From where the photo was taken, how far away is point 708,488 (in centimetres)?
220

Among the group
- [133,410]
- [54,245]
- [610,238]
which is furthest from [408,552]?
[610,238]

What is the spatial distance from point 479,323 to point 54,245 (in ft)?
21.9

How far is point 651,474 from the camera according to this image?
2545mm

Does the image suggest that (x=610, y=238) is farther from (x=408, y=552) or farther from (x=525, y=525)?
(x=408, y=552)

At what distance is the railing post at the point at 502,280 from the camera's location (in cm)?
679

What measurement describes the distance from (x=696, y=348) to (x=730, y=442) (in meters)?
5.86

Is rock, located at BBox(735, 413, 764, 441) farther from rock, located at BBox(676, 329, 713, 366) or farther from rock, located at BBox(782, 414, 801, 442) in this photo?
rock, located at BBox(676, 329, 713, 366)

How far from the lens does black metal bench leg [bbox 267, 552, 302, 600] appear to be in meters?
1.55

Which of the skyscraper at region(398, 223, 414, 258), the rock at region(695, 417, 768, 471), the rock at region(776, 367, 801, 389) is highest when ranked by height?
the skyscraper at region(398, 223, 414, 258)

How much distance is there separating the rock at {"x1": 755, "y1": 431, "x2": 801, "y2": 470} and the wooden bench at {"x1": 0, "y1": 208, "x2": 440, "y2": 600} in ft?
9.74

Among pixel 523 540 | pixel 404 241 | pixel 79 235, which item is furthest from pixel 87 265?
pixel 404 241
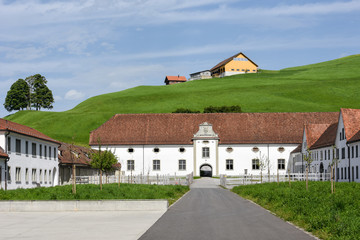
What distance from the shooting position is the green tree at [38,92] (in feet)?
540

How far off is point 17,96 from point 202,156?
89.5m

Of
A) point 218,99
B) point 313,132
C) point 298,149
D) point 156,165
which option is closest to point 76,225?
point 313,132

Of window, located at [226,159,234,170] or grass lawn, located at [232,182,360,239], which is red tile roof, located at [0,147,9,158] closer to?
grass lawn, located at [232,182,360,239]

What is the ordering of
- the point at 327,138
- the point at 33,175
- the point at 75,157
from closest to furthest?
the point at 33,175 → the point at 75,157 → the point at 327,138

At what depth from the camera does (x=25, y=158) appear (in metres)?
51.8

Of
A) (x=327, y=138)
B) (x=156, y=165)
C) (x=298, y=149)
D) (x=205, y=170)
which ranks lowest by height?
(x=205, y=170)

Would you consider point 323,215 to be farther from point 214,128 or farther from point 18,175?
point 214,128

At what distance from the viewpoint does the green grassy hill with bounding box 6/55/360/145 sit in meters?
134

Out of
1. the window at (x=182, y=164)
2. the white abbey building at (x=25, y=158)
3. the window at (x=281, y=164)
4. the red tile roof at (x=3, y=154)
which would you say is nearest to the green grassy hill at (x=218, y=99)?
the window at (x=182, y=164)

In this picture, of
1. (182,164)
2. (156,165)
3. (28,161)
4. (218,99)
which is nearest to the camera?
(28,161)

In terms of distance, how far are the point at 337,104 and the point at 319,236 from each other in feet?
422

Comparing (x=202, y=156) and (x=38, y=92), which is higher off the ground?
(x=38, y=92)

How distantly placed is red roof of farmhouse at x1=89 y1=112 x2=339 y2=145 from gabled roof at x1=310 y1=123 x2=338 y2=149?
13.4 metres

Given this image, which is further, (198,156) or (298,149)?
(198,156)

EXERCISE REQUIREMENTS.
Each line from the one containing "What is the ordering of" to the final line of the entries above must be returned exactly, and no other line may appear.

TASK RESPONSE.
What is the ordering of
- the point at 327,138
- the point at 33,175
- the point at 75,157
from closest to furthest?
the point at 33,175 → the point at 75,157 → the point at 327,138

At what depth from the camera does (x=25, y=158) appear (in metres)?
51.8

Of
A) (x=327, y=138)
B) (x=156, y=165)
C) (x=298, y=149)
D) (x=205, y=170)
which ranks lowest by height?
(x=205, y=170)

Would you consider point 323,215 to be farther from point 214,128 or farther from point 18,175?
point 214,128

At what distance from the viewpoint does the green grassy hill with bounding box 6/55/360/145 sit in meters?
134

Out of
1. the window at (x=182, y=164)
2. the white abbey building at (x=25, y=158)
3. the window at (x=281, y=164)
4. the red tile roof at (x=3, y=154)
which would you say is nearest to the green grassy hill at (x=218, y=99)?
the window at (x=182, y=164)

In this picture, of
1. (182,164)
2. (156,165)
3. (28,161)
4. (218,99)
which is nearest to the camera?
(28,161)

In terms of distance, how far are the point at 337,104 and the point at 319,236 from each other in feet?
422

Comparing (x=202, y=156) and (x=38, y=92), which is higher off the ground?
(x=38, y=92)

How distantly placed is red roof of farmhouse at x1=89 y1=112 x2=339 y2=145 from gabled roof at x1=310 y1=123 x2=338 y2=149?
13.4 metres

Given this image, which is further, (198,156) or (298,149)?
(198,156)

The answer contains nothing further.